-------- Dataset records --------

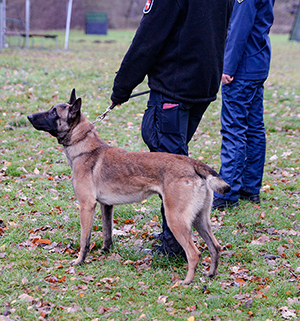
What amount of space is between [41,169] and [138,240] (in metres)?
2.59

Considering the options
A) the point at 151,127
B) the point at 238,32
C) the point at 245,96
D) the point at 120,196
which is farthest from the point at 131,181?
the point at 238,32

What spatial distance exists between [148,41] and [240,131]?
221cm

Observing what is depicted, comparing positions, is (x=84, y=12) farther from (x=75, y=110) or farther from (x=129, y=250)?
(x=129, y=250)

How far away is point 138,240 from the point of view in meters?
4.43

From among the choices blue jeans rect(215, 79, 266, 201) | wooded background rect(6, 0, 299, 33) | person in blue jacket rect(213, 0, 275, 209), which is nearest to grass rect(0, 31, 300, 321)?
person in blue jacket rect(213, 0, 275, 209)

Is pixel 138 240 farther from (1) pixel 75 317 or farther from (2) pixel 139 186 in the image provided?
(1) pixel 75 317

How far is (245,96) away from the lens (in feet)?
16.5

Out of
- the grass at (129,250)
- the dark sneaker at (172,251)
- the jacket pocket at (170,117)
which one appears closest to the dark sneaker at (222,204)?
the grass at (129,250)

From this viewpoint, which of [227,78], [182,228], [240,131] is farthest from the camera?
[240,131]

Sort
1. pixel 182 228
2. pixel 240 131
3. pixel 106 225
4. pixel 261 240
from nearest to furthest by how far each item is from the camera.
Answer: pixel 182 228
pixel 106 225
pixel 261 240
pixel 240 131

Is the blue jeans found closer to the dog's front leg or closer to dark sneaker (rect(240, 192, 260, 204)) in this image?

--------

Set exercise >> Copy out the lines from the line containing "How far away" to the end of the listing above, without alteration.

Correct result >>
How far away is point 138,240 from the point of view in meters?
4.43

From among the choices blue jeans rect(215, 79, 266, 201) | wooded background rect(6, 0, 299, 33) | person in blue jacket rect(213, 0, 275, 209), which is nearest to grass rect(0, 31, 300, 321)?
person in blue jacket rect(213, 0, 275, 209)

Is pixel 138 240 farther from (1) pixel 75 317 or farther from (2) pixel 139 186 in the image provided?
(1) pixel 75 317

How far is (245,96) away from the lens (in feet)?
16.5

Out of
- the grass at (129,250)
- the dark sneaker at (172,251)
- the jacket pocket at (170,117)
which one appears closest to the dark sneaker at (222,204)?
the grass at (129,250)

From this viewpoint, which of [227,78], [182,228], [240,131] is farthest from the camera?
[240,131]

Sort
1. pixel 182 228
2. pixel 240 131
3. pixel 106 225
4. pixel 261 240
from nearest to furthest by how far each item is from the camera.
Answer: pixel 182 228
pixel 106 225
pixel 261 240
pixel 240 131

Is the blue jeans found closer to the dog's front leg or closer to dark sneaker (rect(240, 192, 260, 204)) in this image?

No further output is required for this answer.